PROVIDED MATERIAL: Begin

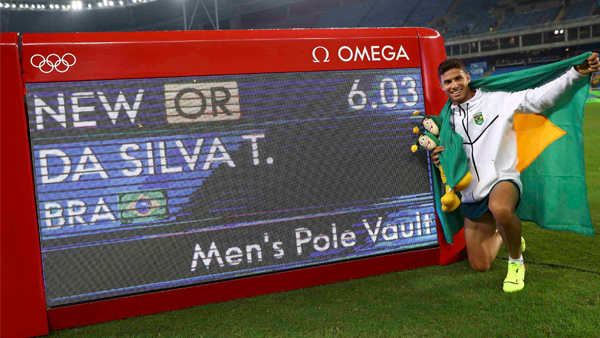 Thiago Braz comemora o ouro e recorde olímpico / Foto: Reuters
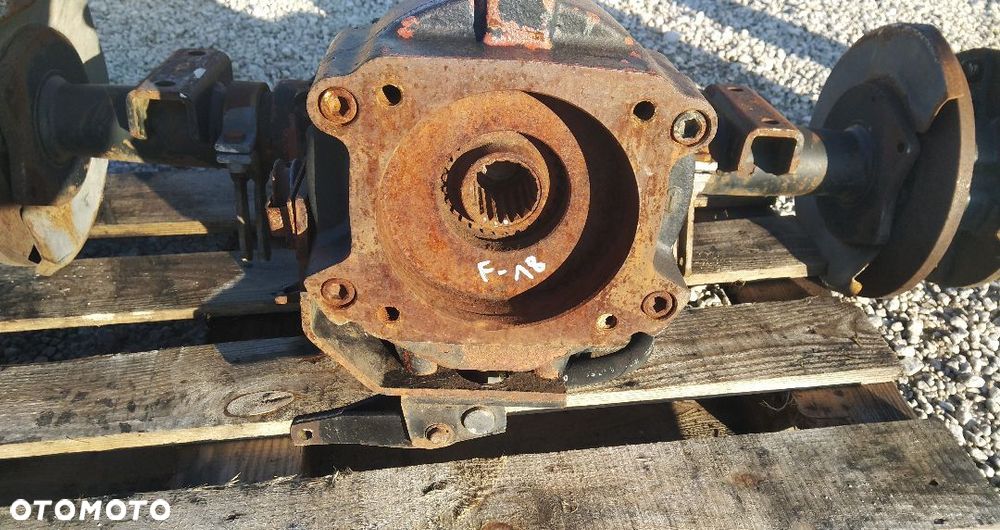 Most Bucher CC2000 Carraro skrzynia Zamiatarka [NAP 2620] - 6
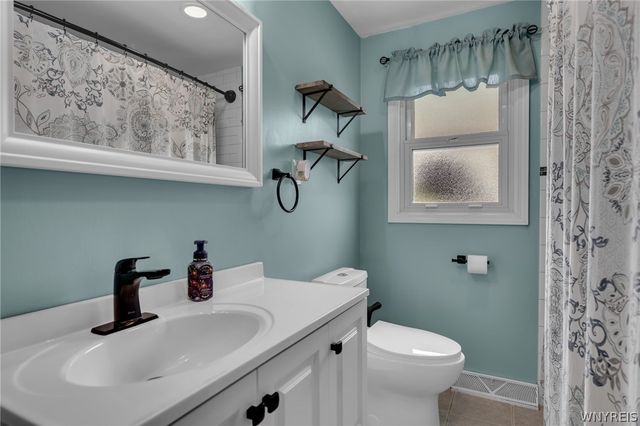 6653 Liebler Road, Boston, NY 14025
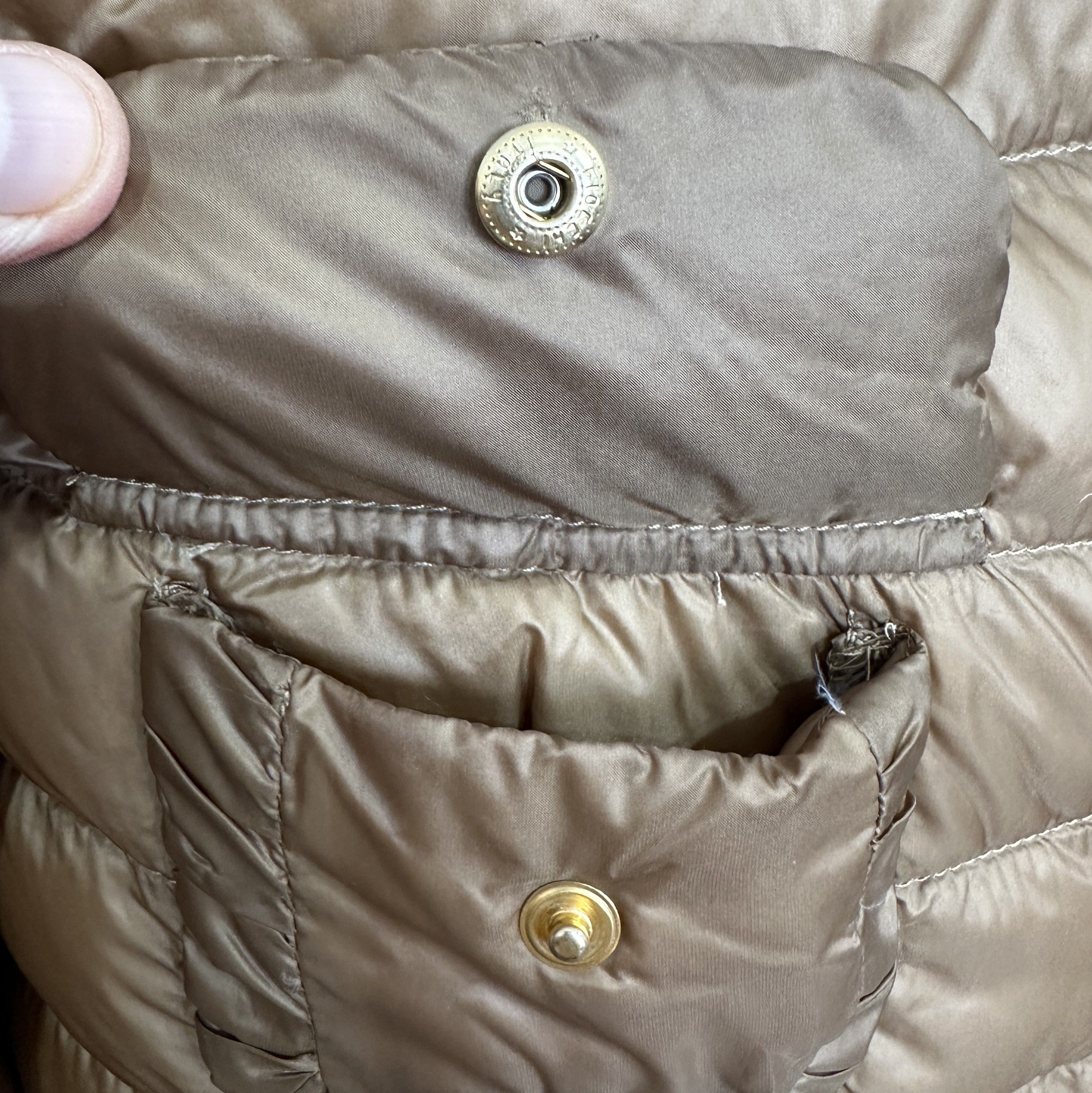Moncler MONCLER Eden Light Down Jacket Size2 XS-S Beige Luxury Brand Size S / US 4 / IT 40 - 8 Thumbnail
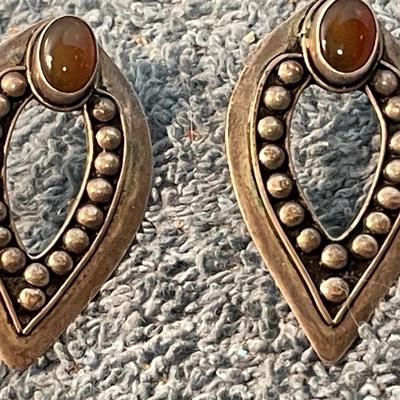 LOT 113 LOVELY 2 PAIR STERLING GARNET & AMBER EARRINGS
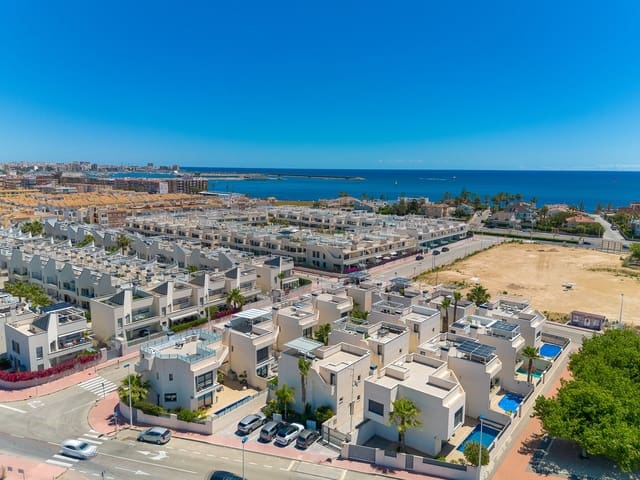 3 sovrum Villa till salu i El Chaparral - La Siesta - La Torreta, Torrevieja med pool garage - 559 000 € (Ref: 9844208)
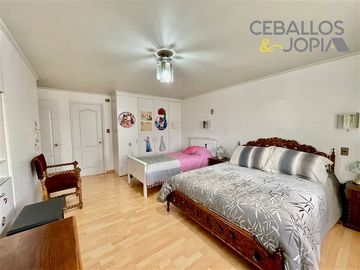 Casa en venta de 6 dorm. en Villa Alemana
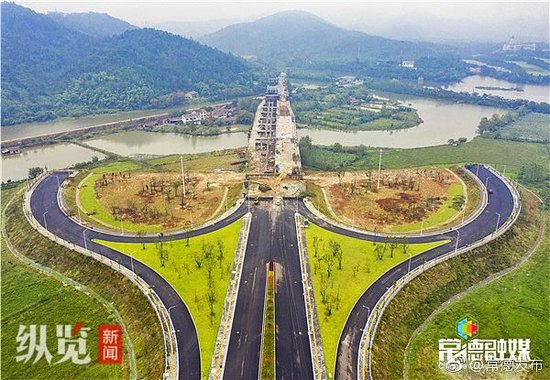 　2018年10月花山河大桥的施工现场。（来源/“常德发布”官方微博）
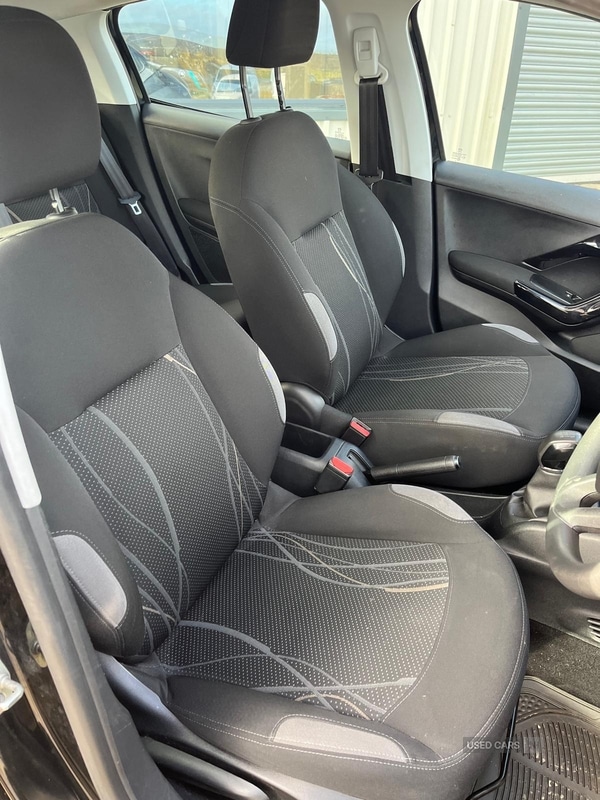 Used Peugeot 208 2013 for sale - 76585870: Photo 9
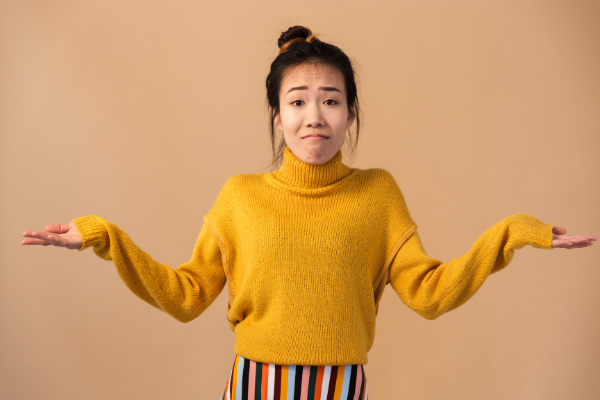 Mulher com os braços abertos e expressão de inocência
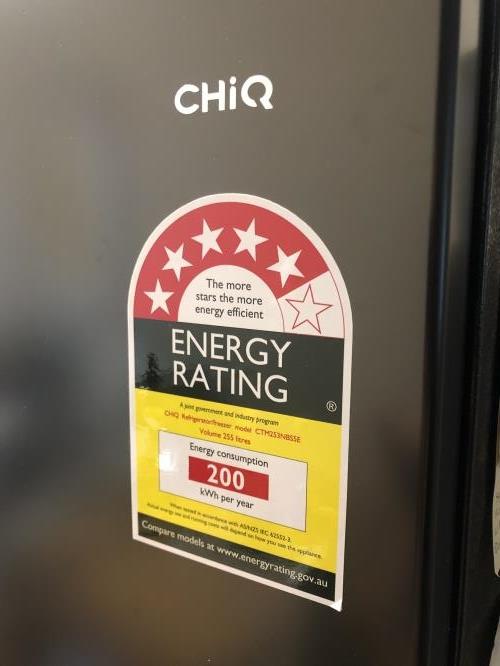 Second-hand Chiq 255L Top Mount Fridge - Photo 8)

PROVIDED MATERIAL: End

→ EXERCISE
A word-for-word copy of the entries above is what is needed, without any images.

→ OUTPUT
 Thiago Braz comemora o ouro e recorde olímpico / Foto: Reuters
 Most Bucher CC2000 Carraro skrzynia Zamiatarka [NAP 2620] - 6
 6653 Liebler Road, Boston, NY 14025
Moncler MONCLER Eden Light Down Jacket Size2 XS-S Beige Luxury Brand Size S / US 4 / IT 40 - 8 Thumbnail
 LOT 113 LOVELY 2 PAIR STERLING GARNET & AMBER EARRINGS
 3 sovrum Villa till salu i El Chaparral - La Siesta - La Torreta, Torrevieja med pool garage - 559 000 € (Ref: 9844208)
 Casa en venta de 6 dorm. en Villa Alemana
 　2018年10月花山河大桥的施工现场。（来源/“常德发布”官方微博）
 Used Peugeot 208 2013 for sale - 76585870: Photo 9
 Mulher com os braços abertos e expressão de inocência
 Second-hand Chiq 255L Top Mount Fridge - Photo 8)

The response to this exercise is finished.